▶ [Task instructions]:
- 1) In the aquarium forum thread, which filter does flamingo recommend getting rid of?
- 2) Resume the aquarium forum thread, picking up right after its final sentence.

Wow, You have been away from the hobby for a while!!! Could I tempt you into some FISHLESS CYCLING to save them seven little guys from going through a cycle?


----------



## flamingo (Nov 5, 2005)

I'll I can really suggest is get rid of the undergravel filter, it's a very poor choice for sw tanks.

I can't really say anymore because im not really good with those out there questions lol. Hope your new tank goes okay!


----------



## Fishfirst (Jan 24, 2005)

a lot has definately changed. Including compatibility and tank size... now we know a bunch of the long term affects of keeping certain species in aquaria... and you'll find there is a lot of info out there on triggers that contradicts itself. One thing to keep in mind that will not be riddled by controversy is bioload. Triggers are messy messy fish, a 46 bow (especially one that is using freshwater methods of filtration) is going to have a tough time housing a trigger safely. Water quality can go astray pretty quickly. Secondly, triggers are known not to be the nicest fish out there, they can start out peaceful then SNAP into insanity killing every fish in your tank. Others can be mean right from the get go. Your percs might not even have a chance. Lastly, triggers are not reef safe, they potentially will eat all your inverts. I also need to mention that triggers get fairly large for a 46 bow.

▶ [Supplied records]:
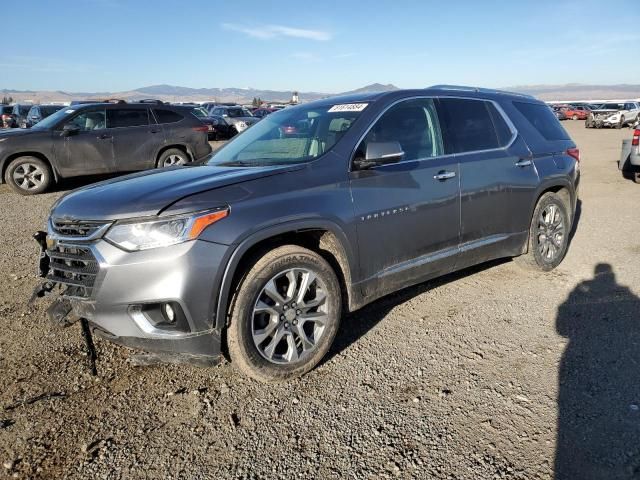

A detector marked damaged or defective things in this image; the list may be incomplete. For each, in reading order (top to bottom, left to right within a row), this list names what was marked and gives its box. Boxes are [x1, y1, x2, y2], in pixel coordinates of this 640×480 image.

damaged front bumper [31, 230, 230, 368]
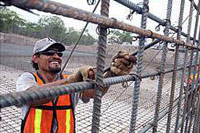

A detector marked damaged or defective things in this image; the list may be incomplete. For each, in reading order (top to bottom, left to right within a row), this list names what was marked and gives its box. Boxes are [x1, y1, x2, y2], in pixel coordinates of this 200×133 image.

rusty steel bar [2, 0, 200, 50]
rusty steel bar [92, 0, 110, 132]
rusty steel bar [128, 0, 148, 132]
rusty steel bar [166, 0, 185, 131]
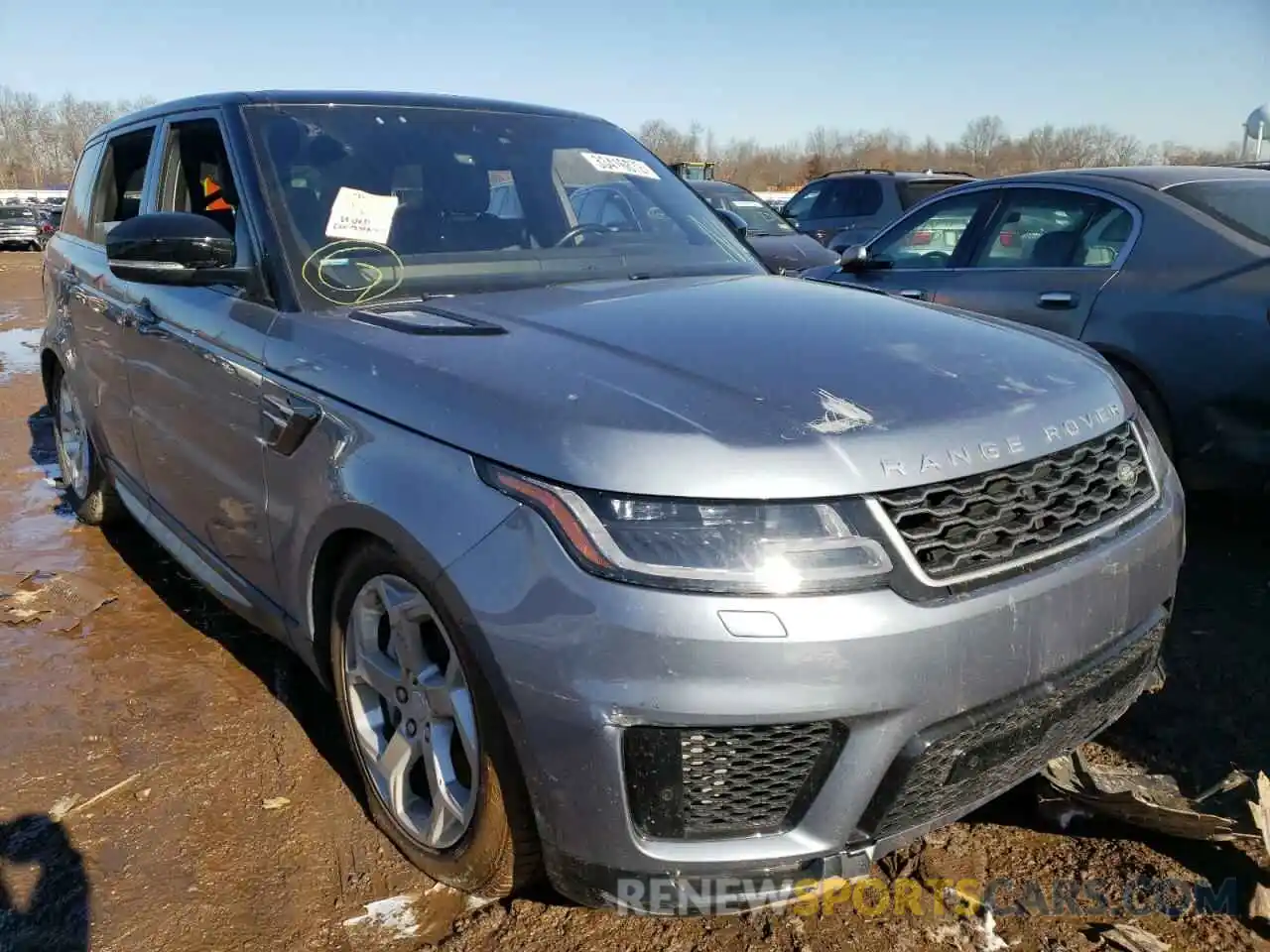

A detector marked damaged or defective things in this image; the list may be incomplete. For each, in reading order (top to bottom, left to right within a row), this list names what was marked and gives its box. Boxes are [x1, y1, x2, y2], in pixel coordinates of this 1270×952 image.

dent on hood [802, 391, 873, 436]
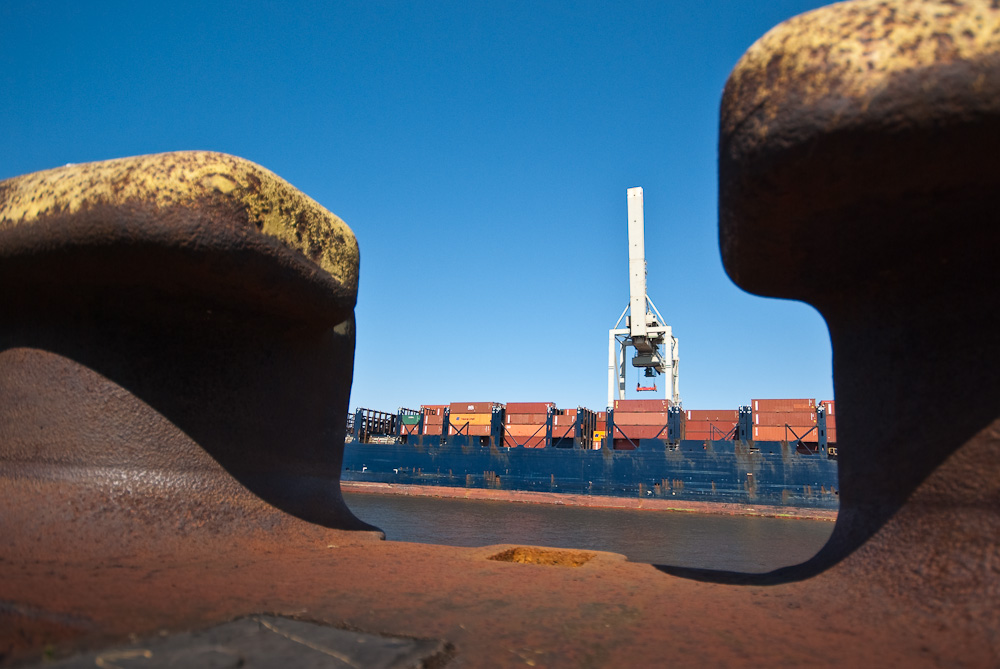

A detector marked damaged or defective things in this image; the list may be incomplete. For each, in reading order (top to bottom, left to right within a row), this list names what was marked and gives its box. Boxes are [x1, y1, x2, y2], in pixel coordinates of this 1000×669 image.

rusty mooring bollard [0, 153, 378, 560]
rusty mooring bollard [716, 0, 996, 608]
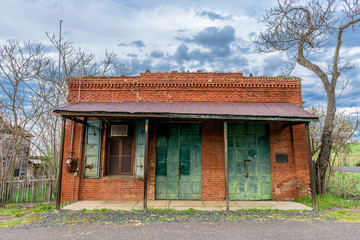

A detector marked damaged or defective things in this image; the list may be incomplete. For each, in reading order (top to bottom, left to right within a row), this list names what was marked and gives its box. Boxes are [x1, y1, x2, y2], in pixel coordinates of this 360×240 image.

rusty metal surface [53, 101, 318, 119]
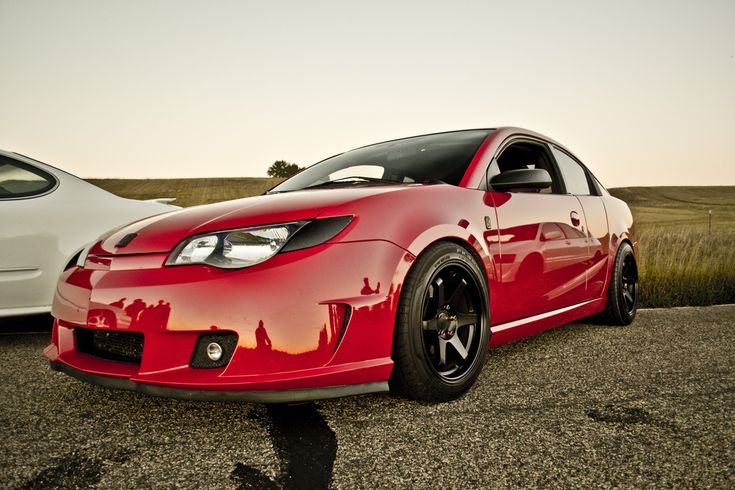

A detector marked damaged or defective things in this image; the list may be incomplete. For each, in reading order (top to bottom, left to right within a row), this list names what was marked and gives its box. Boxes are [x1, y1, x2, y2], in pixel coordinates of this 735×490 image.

crack in asphalt [231, 402, 338, 490]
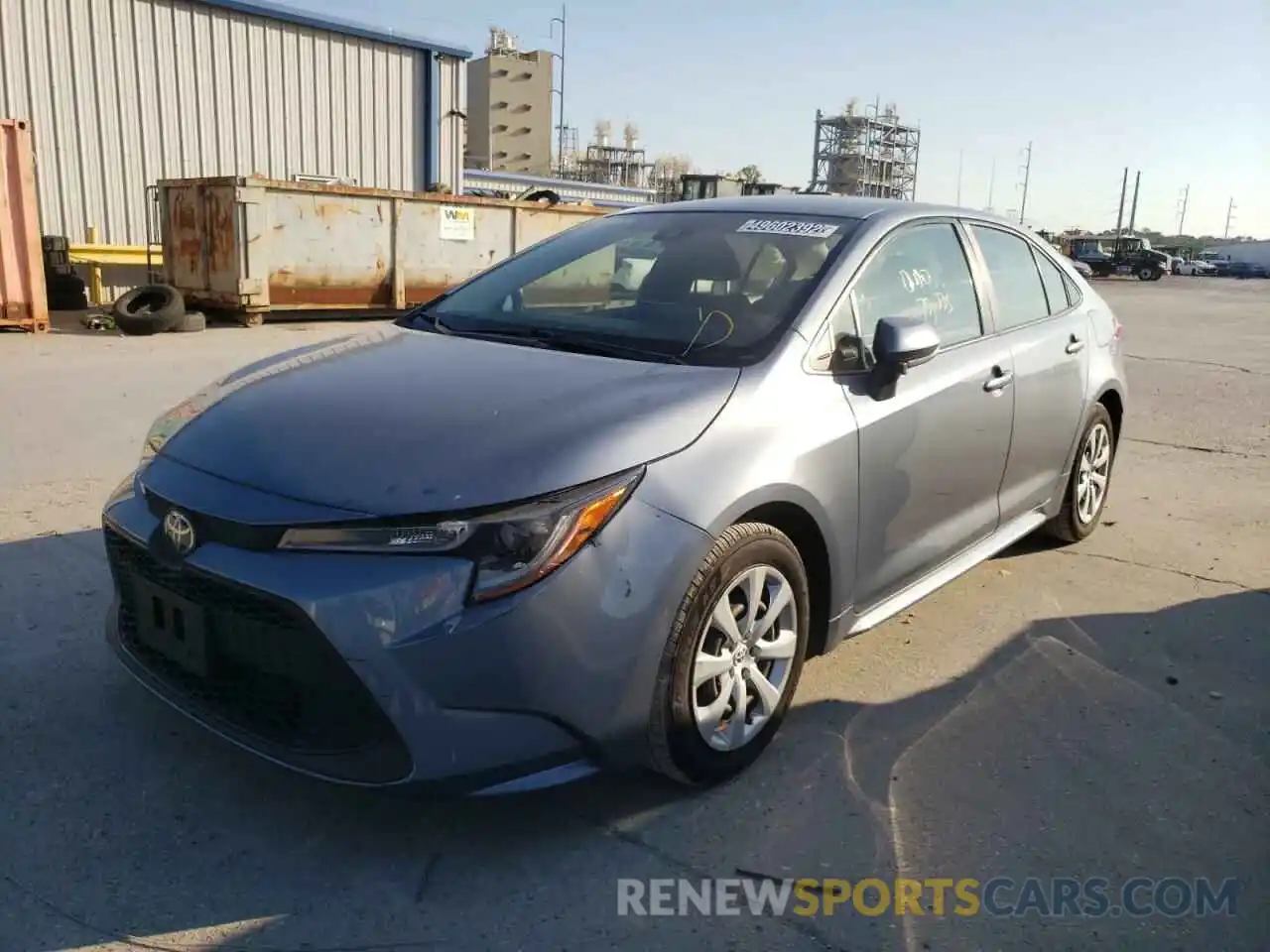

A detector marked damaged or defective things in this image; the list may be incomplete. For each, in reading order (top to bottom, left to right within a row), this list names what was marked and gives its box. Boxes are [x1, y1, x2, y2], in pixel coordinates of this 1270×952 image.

rusty dumpster [0, 120, 50, 335]
rusty dumpster [157, 178, 611, 323]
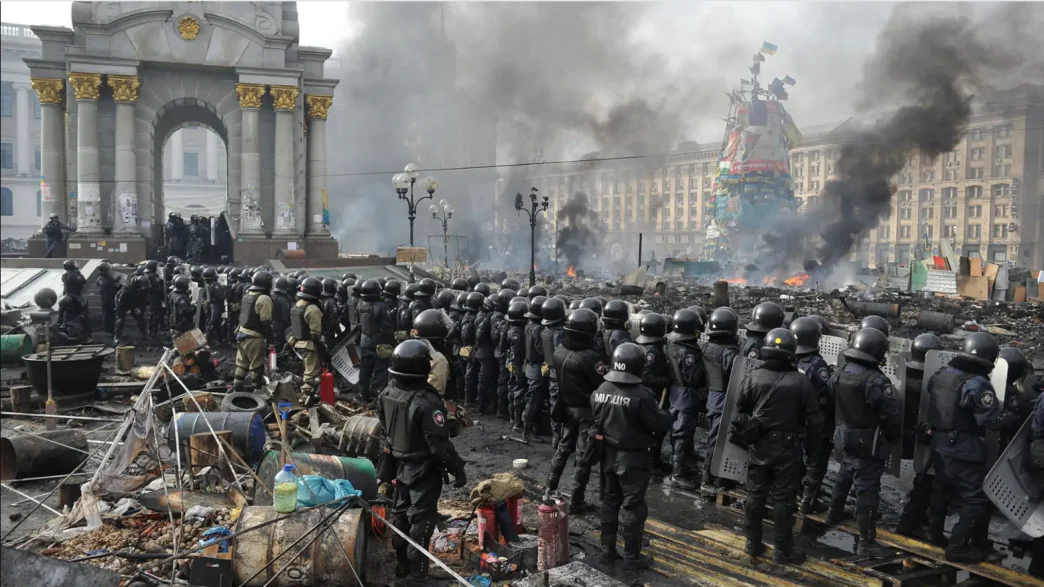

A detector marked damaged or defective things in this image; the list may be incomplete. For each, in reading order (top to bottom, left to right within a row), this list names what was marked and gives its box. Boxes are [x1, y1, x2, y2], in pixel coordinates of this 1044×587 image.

rusty barrel [0, 428, 87, 478]
rusty barrel [253, 449, 380, 505]
rusty barrel [232, 503, 367, 584]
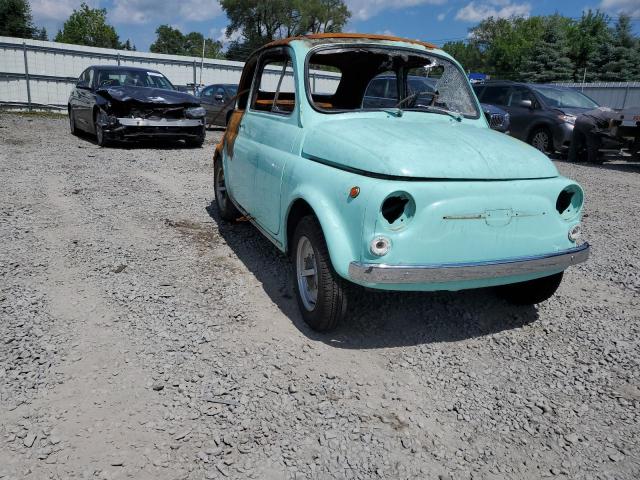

▶ [Outputs]:
- 1) The undergravel filter.

- 2)
Now on to a small yellow tang, yes it can be housed for a little while in a 46 bow, but it definately is not large enough for an adult... giving it up after six months to a guy with a bigger tank (preferably one that is six feet long) is the most commendable thing. I would highly look into dwarf angels, dartfish, gobies, cardinals, basslets and other smaller fish instead of these large ones.


----------



## MaconTallMan (Dec 11, 2005)

I can dump the Trigger Idea. My first fish will be the clown (for my wife, I have to justify the cost with her favorite first!) I was thinking about a dwarf angel also. I looking for color and an interesting interaction between the animals in the environment.


----------



## MaconTallMan (Dec 11, 2005)

In response to the cycling question, I would have been very interested in not using the damsels to cycle, however, I am about 2/3s done. If there is anything out there to speed this up that works, I would be willing to give it a try.


----------



## MaconTallMan (Dec 11, 2005)

Thought I would add a picture of my aquarium, I'm very proud of it (and hope the fish are also!)


----------



## Guest (Dec 13, 2005)

looks great!


----------



## Georgia Peach (Sep 23, 2005)

tank looks great! Welcome to the board BTW!


----------



## Electric Monk (Sep 6, 2005)

MaconTallMan said:


> In response to the cycling question, I would have been very interested in not using the damsels to cycle, however, I am about 2/3s done. If there is anything out there to speed this up that works, I would be willing to give it a try.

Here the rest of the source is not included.